Hellfire Hot Sauce

Steve MerrymanAttitude2 Comments

fires of hell graphic

Hellfire hot sauce is made from the Carolina Reaper, the hottest pepper in the world (1.58 million Scoville Units). It seems that someone is always claiming that X-pepper is “the hottest in the world.” For a while it was ghost pepper this and ghost pepper that. Personally, I’m happy the Ghost Pepper is out on the street, a has-been. I never cared for Bhut jolokia. It had a too smoky flavor with an aftertaste I can only describe as slightly muddy.

Hellfire hot sauce
Nuke your gut from orbit, it’s the only way to be sure.

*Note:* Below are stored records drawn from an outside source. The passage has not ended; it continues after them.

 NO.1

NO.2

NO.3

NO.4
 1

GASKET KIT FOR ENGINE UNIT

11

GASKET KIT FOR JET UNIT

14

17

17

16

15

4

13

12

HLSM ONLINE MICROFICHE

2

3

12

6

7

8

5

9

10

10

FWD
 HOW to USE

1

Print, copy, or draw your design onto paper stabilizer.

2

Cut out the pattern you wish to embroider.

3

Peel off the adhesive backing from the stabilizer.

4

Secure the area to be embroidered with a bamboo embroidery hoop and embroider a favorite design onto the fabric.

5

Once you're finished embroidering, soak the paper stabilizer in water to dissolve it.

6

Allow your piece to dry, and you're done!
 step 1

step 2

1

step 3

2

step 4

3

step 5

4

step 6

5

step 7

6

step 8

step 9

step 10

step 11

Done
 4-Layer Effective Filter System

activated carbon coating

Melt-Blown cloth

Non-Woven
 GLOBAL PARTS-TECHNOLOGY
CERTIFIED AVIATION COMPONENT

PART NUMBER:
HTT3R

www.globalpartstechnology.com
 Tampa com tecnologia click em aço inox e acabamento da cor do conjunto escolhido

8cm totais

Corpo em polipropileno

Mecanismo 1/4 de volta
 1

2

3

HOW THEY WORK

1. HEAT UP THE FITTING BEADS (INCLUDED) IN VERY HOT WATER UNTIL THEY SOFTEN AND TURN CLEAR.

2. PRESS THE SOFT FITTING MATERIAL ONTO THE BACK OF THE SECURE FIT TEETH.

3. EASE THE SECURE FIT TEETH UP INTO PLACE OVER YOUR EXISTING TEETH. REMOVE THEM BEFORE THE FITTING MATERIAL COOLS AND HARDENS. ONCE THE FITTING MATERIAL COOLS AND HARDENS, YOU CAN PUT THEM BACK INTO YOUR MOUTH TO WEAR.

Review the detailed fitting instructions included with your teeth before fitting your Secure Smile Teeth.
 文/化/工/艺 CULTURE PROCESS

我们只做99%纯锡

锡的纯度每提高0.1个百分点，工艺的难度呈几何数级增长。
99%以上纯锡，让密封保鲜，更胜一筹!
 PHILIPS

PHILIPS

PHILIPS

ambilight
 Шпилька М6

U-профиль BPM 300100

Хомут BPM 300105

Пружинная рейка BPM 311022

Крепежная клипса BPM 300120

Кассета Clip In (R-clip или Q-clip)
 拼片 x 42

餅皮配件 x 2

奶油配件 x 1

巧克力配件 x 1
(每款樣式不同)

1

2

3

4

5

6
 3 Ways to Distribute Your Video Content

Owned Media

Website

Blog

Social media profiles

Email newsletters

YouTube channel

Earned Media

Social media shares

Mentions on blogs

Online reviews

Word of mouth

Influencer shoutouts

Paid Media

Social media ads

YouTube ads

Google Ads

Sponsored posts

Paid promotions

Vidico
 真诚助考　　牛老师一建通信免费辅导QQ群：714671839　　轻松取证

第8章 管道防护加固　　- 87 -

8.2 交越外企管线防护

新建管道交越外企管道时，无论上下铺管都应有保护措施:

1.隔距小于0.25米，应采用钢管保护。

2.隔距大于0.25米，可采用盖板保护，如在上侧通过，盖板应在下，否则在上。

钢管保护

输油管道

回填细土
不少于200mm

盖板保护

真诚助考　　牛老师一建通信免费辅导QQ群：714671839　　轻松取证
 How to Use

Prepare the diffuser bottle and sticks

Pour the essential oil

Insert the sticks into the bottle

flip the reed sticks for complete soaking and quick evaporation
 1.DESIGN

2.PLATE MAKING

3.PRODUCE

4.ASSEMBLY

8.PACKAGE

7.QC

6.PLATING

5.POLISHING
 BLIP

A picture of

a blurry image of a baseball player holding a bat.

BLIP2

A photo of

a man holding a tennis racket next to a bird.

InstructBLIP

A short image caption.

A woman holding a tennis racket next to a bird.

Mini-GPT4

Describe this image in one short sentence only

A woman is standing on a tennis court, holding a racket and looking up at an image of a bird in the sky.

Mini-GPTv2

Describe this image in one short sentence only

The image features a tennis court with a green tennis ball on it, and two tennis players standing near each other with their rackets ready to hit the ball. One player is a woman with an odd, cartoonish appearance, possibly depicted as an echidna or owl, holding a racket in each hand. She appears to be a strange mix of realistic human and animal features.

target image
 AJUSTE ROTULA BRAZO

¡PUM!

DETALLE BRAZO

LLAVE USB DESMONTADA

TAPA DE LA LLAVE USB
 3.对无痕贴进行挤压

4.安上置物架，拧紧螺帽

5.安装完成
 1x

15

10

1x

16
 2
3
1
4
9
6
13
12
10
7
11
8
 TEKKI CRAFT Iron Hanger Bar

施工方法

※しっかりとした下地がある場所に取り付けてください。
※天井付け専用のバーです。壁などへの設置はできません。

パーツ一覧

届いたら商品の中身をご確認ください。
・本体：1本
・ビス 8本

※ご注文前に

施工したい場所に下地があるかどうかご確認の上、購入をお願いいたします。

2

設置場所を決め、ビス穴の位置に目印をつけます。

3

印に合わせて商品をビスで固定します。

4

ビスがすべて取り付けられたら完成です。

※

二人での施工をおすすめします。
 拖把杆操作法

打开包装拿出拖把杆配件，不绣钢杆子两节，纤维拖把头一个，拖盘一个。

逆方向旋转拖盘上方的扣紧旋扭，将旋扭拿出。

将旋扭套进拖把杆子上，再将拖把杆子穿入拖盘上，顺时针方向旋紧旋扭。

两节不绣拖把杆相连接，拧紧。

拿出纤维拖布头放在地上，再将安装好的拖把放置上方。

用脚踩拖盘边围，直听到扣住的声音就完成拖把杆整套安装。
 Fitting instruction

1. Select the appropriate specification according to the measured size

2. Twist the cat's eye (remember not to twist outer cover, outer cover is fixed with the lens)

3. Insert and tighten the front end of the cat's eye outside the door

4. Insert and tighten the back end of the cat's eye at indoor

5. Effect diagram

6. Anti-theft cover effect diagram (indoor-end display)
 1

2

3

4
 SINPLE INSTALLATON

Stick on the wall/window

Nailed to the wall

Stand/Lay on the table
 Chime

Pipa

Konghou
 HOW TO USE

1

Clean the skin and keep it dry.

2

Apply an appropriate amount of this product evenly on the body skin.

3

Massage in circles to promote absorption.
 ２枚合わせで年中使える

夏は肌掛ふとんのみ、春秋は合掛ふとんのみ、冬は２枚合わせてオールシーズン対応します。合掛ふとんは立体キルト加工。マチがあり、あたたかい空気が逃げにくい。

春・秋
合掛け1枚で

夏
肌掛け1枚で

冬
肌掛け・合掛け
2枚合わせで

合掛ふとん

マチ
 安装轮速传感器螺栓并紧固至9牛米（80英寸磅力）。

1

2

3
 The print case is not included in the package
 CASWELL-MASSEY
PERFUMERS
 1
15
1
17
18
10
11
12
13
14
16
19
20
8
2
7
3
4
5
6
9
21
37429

Also, aside from sounding vaguely like a regional serial killer, the Carolina Reaper is a super awesome name for a hot pepper. And I have to admit, using the phrase, “what this [insert food item here] needs is a little Hellfire!” has a certain amount of swagger built in.

What’s Hellfire hot sauce like? Well, you know that alien from the movies, the one with acid for blood that burns through floors of iron planking? Yep. Just like that.

Have too much (we’re talking drops here) and you’ll feel like they took Ripley’s advice and nuked your mouth from orbit, just to be sure.

It will burn through your twenty-five feet of intestines faster than a fat boy through Skittles.

I’m not kidding. Hellfire hot sauce will scour the insides of what’s left of your intestines, destroying all that’s left of any organic compounds, and I mean “organic” not in the sense of Hippy-Dippy It’s All Natural So It Must Be Good (like cyanide) sense, but in the chemistry sense of “anything containing carbon”. It will liquify your insides and pour them out a new orifice of its own creation. So if you’ve ever thought having one asshole was somehow limiting, this is the sauce for you.

It hurts me, therefore I love it

This is my new favorite extreme hot sauce. For the longest time, I’ve been a “Sudden Death” fan, and I still love it, but it’s time to hand the crown to new blood. At one drop per serving, I predict this one bottle will last a long time.

Believe it or not, this hot sauce has very good flavor. The trouble is (and this is true of ALL extreme hot sauces) with Hellfire the flavor is barely done introducing itself to you when the big fat heat pushes in, elbows his way past and heads straight for the buffet table. You try to stop him, but at that moment you sense your bowels are about to give way. Instead, you head for the crapper and miss the rest of the party weekend.

My nickname for Hellfire hot sauce is “El Bano” because that’s where I end up spending the next two days. That’s good. It gives me time to think, to reflect on the choices I made that led to me sitting there losing all feeling in my legs.

But Hellfire is too good and life too short for regrets. So no matter how many times it burns me, I circle back to that sinister bottle, moth/flame style.

Website: HellfireHotSauce.com (Note: They’ve got a Blueberry Hell Sauce that sounds delicious. It’s on my To-Get list. And the artwork on their labels is generally excellent!)